Luigi Cucchi, il Giornale 4/5/2014, 4 maggio 2014
IL 3-5% DEI PAZIENTI COLPITI SUPERA 85 ANNI, MA VI SONO ANCHE I QUARANTENNI
Negli Stati Uniti, uno studio della Johns Hopkins su neuroni umani coltivati inlaboratorio ha portato all’identificazione di un processo che concorre ad una particolare condizione della malattia di Parkinson. La possibilità di intervenire su tale processo può aprire le porte ad una nuova speranza di trattamento. Fino ad oggi alcuni farmaci, come la L-dopa, consentono ai pazienti una più facile gestione dei sintomi, ma il disturbo non può essere arrestato e il peggioramento della malattia porta ad un aumento dei tremori fino all’immobilità e, a volte, alla demenza.
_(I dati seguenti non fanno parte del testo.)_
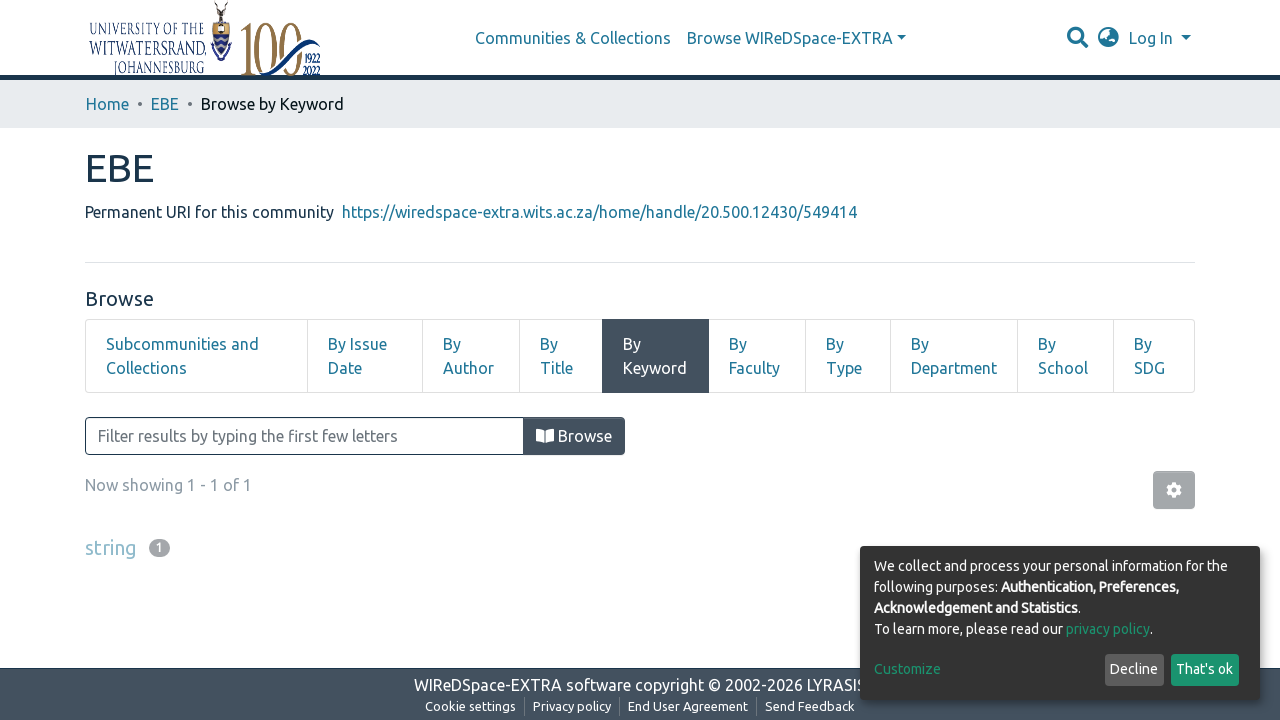

--- FILE ---
content_type: application/javascript; charset=UTF-8
request_url: https://wiredspace-extra.wits.ac.za/runtime.4f8b2051f670897f.js
body_size: 3338
content:
(()=>{"use strict";var e,g={},v={};function f(e){var b=v[e];if(void 0!==b)return b.exports;var a=v[e]={id:e,loaded:!1,exports:{}};return g[e].call(a.exports,a,a.exports,f),a.loaded=!0,a.exports}f.m=g,e=[],f.O=(b,a,t,r)=>{if(!a){var c=1/0;for(d=0;d<e.length;d++){for(var[a,t,r]=e[d],l=!0,n=0;n<a.length;n++)(!1&r||c>=r)&&Object.keys(f.O).every(p=>f.O[p](a[n]))?a.splice(n--,1):(l=!1,r<c&&(c=r));if(l){e.splice(d--,1);var i=t();void 0!==i&&(b=i)}}return b}r=r||0;for(var d=e.length;d>0&&e[d-1][2]>r;d--)e[d]=e[d-1];e[d]=[a,t,r]},f.n=e=>{var b=e&&e.__esModule?()=>e.default:()=>e;return f.d(b,{a:b}),b},(()=>{var b,e=Object.getPrototypeOf?a=>Object.getPrototypeOf(a):a=>a.__proto__;f.t=function(a,t){if(1&t&&(a=this(a)),8&t||"object"==typeof a&&a&&(4&t&&a.__esModule||16&t&&"function"==typeof a.then))return a;var r=Object.create(null);f.r(r);var d={};b=b||[null,e({}),e([]),e(e)];for(var c=2&t&&a;"object"==typeof c&&!~b.indexOf(c);c=e(c))Object.getOwnPropertyNames(c).forEach(l=>d[l]=()=>a[l]);return d.default=()=>a,f.d(r,d),r}})(),f.d=(e,b)=>{for(var a in b)f.o(b,a)&&!f.o(e,a)&&Object.defineProperty(e,a,{enumerable:!0,get:b[a]})},f.f={},f.e=e=>Promise.all(Object.keys(f.f).reduce((b,a)=>(f.f[a](e,b),b),[])),f.u=e=>(8592===e?"common":e)+"."+{74:"cea42025ee82bf91",89:"6d3657fbf3b98837",183:"03671304a4c6ddfe",194:"f0c9daa9dcd48395",290:"abec47879b16fad9",351:"5ffae814b8d9b292",510:"730bde023e37f7dc",536:"67394b1d22d2b86a",774:"5e3771a6e1c4d046",782:"9e27ae2f3b5aa552",1064:"2c2be7984bbb89de",1193:"379fa6b59cf171bc",1270:"294b075e455c0bd5",1317:"a03f523d6fb09695",1389:"cdfc9926e29fb213",1408:"c1f0c2822aa0b75d",1611:"7eff990120a11aa8",1760:"69291562af89ceec",1800:"ccd6ce38ccd88f84",1876:"643b2df1b4bfeb72",1924:"580f402655163de2",1946:"9132b36a6b80c76d",1993:"b752bfb2202720f5",2121:"902b4363fb870df1",2130:"6eb29a7ee9d44fab",2305:"f8ef9cca7f1563c7",2488:"e2deee1afcd9145e",2746:"05999fdcedce2d19",2872:"abfd7f42937a8218",2911:"f71221c3bafe5937",3e3:"095bb719dee3f9cf",3029:"df16a53a428147e8",3049:"d8aea0762b8a469c",3168:"3953bf0af30bd500",3192:"51b9f63736d33b73",3315:"c7479c60a39fb7d6",3457:"7f06975d042259e5",3594:"2c0702cb4443883f",3813:"b4c890205d11d6cd",4196:"c79da97c7e1f9eec",4227:"929d48d30bd847c6",4234:"5193fe01f3fcb834",4376:"25d40f402720632f",4462:"745a8f97d123b6bc",4475:"1a2a356daf407252",4555:"06456c5eb8a6bd5f",4560:"b0b5f3c4c48166fe",4715:"34c5af595b98efb7",4748:"3f8a7478a6b4d28e",4754:"0729e76a8c915509",4784:"8242c2bddc1dfc77",4962:"0e2db86f0e07bf04",4970:"82415e4c008898ec",5198:"5e65ad22fa167923",5211:"56ebdf1b835614da",5215:"826df5c8d80dda9d",5237:"833e15b83b67ee2e",5332:"930e5599e09bbd8a",5379:"a9c7a4e7daeaf324",5532:"b7cad70b10cc9a08",5747:"5ef1a3d25522dd02",5788:"209a6cc15cc45c86",5851:"91c2a6816e48c0ad",6111:"4f2bcd4f6cf6e278",6199:"1c6d9c13ad7551a7",6212:"bec8605ff77dbf32",6370:"0e56226e158e44db",6407:"dad541dfba421e6c",6470:"10556faeeb544ded",6568:"7ce5c912f3ab80c9",6822:"d48eacae21a31508",6857:"f09aa82d7793d396",6933:"6e918347fc970c70",6980:"f30cccc859b2870a",7151:"ce17168bd8a98d43",7189:"aa43c765c891e08f",7295:"75f91efc90ba4066",7300:"ed2cd25907c2366d",7356:"1e897606c4f4930b",7657:"6b76d8f5a01d5ab3",7708:"9c3cb734e778b137",7861:"15fff2cee071f565",8075:"bc2825b60fc940ab",8207:"7a7156d51e996d59",8247:"6ac3e7e3fd942d33",8314:"06e0dec8162e6b3f",8321:"adba90526fc83269",8394:"81e7777e39f879a6",8519:"c50f3fc090149031",8559:"41bf7dd1e66c6cb1",8592:"6325300280c90208",8710:"926a167ba92d5770",8791:"36a9645826b35dd8",8951:"a0ef7a355861df16",9185:"51635f54b07636a7",9238:"0d42639b8ff7fa3c",9424:"442463aea74d59ce",9450:"3030fac28107d9d4",9454:"a3a8ef927b83f103",9485:"485a6c59cde3011a",9520:"9500d6135c5c3f54",9540:"ce66d407a47bf386",9587:"f3570f0da5c10402",9598:"1194b8ab300d3526",9717:"dc21aec651a73640",9894:"efe0c1dc9a4414d5",9930:"4cb15f633c165dcd",9979:"06e4be53b3bbb0de"}[e]+".js",f.miniCssF=e=>{},f.o=(e,b)=>Object.prototype.hasOwnProperty.call(e,b),(()=>{var e={},b="dspace-angular:";f.l=(a,t,r,d)=>{if(e[a])e[a].push(t);else{var c,l;if(void 0!==r)for(var n=document.getElementsByTagName("script"),i=0;i<n.length;i++){var o=n[i];if(o.getAttribute("src")==a||o.getAttribute("data-webpack")==b+r){c=o;break}}c||(l=!0,(c=document.createElement("script")).type="module",c.charset="utf-8",c.timeout=120,f.nc&&c.setAttribute("nonce",f.nc),c.setAttribute("data-webpack",b+r),c.src=f.tu(a)),e[a]=[t];var s=(_,p)=>{c.onerror=c.onload=null,clearTimeout(u);var h=e[a];if(delete e[a],c.parentNode&&c.parentNode.removeChild(c),h&&h.forEach(y=>y(p)),_)return _(p)},u=setTimeout(s.bind(null,void 0,{type:"timeout",target:c}),12e4);c.onerror=s.bind(null,c.onerror),c.onload=s.bind(null,c.onload),l&&document.head.appendChild(c)}}})(),f.r=e=>{"undefined"!=typeof Symbol&&Symbol.toStringTag&&Object.defineProperty(e,Symbol.toStringTag,{value:"Module"}),Object.defineProperty(e,"__esModule",{value:!0})},f.nmd=e=>(e.paths=[],e.children||(e.children=[]),e),(()=>{var e;f.tt=()=>(void 0===e&&(e={createScriptURL:b=>b},"undefined"!=typeof trustedTypes&&trustedTypes.createPolicy&&(e=trustedTypes.createPolicy("angular#bundler",e))),e)})(),f.tu=e=>f.tt().createScriptURL(e),f.p="",(()=>{var e={3666:0};f.f.j=(t,r)=>{var d=f.o(e,t)?e[t]:void 0;if(0!==d)if(d)r.push(d[2]);else if(3666!=t){var c=new Promise((o,s)=>d=e[t]=[o,s]);r.push(d[2]=c);var l=f.p+f.u(t),n=new Error;f.l(l,o=>{if(f.o(e,t)&&(0!==(d=e[t])&&(e[t]=void 0),d)){var s=o&&("load"===o.type?"missing":o.type),u=o&&o.target&&o.target.src;n.message="Loading chunk "+t+" failed.\n("+s+": "+u+")",n.name="ChunkLoadError",n.type=s,n.request=u,d[1](n)}},"chunk-"+t,t)}else e[t]=0},f.O.j=t=>0===e[t];var b=(t,r)=>{var n,i,[d,c,l]=r,o=0;if(d.some(u=>0!==e[u])){for(n in c)f.o(c,n)&&(f.m[n]=c[n]);if(l)var s=l(f)}for(t&&t(r);o<d.length;o++)f.o(e,i=d[o])&&e[i]&&e[i][0](),e[i]=0;return f.O(s)},a=self.webpackChunkdspace_angular=self.webpackChunkdspace_angular||[];a.forEach(b.bind(null,0)),a.push=b.bind(null,a.push.bind(a))})()})();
Il progetto di ricerca coordinato da Ted Dawson, professore di neurologia e direttore del dipartimento di ingegneria cellulare del Johns Hopkins, ha preso avvio dalle scoperte sull’origine della malattia di Parkinson, i cui sintomi sono legati alla degenerazione delle cellule nervose responsabili della produzione di dopamina. L’implicazione di fattori genetici nell’origine del disturbo sono apparse una decina di anni fa, quando è stata identificata una mutazione chiave in un enzima. È stato Dawson a riconoscere che si trattava di una chinasi, cioè un tipo di enzima che trasporta gruppi fosfato alle proteine, modulandone la loro attivazione.
Il Parkinson è una malattia neurodegenerativa, ad evoluzione lenta ma progressiva, che coinvolge, principalmente, alcune funzioni quali il controllo dei movimenti e dell’equilibrio. La maggior parte dei pazienti (ma non tutti) presenta un tremore che interessa la mano o anche i piedi o la mandibola. La malattia fa parte di un gruppo di patologie definite Disordini del Movimento e tra queste è la più frequente. I sintomi del Parkinson sono noti da migliaia di anni: una prima descrizione è stata trovata in uno scritto di medicina indiana risalente al 5.000 A.C. ed un’altra in un documento cinese di 2.500 anni fa. Il nome è legato a James Parkinson, un farmacista chirurgo londinese del XIX secolo, deceduto nel 1824, che per primo descrisse gran parte dei sintomi della malattia in un famoso libretto, il «Trattato sulla paralisi agitante». Questa patologia è presente in tutto il mondo ed in tutti i gruppi etnici. L’età media di esordio è intorno ai 58-60 anni, ma circa il 5 % dei pazienti può presentare un esordio giovanile tra i 21 ed i 40 anni. Prima dei 20 anni è estremamente rara. Sopra i 60 anni colpisce 1-2% della popolazione, mentre la percentuale sale al 3- 5% quando l’età è superiore agli 85. Le strutture coinvolte nella malattia di Parkinson si trovano in aree profonde del cervello, note come gangli della base, che partecipano alla corretta esecuzione dei movimenti . La malattia di Parkinson si manifesta quando la produzione di dopamina nel cervello diminuisce. I livelli ridotti di dopamina sono dovuti alla degenerazione di neuroni, in un’area chiamata Sostanza Nera (la perdita cellulare è di oltre il 60% all’esordio dei sintomi). Dal midollo al cervello cominciano a comparire anche accumuli di una proteina chiamata alfa-sinucleina. Forse è proprio questa proteina che diffonde la malattia in tutto il cervello. Il tremore non è presente in tutti i pazienti. All’esordio della malattia, spesso i sintomi non vengono riconosciuti immediatamente, perché si manifestano in modo subdolo, incostante. Talvolta sono i familiari o i conoscenti che incoraggiano il paziente a rivolgersi al medico quando si accorgono che qualcoa non va.
Vi sono evidenze scientifiche pubblicate che documentano come il ricovero riabilitativo per 4 settimane permette di conseguire un recupero funzionale fino al 50%. Occorre scegliere centri altamente specializzati per la riabilitazione che risulta fondamentale.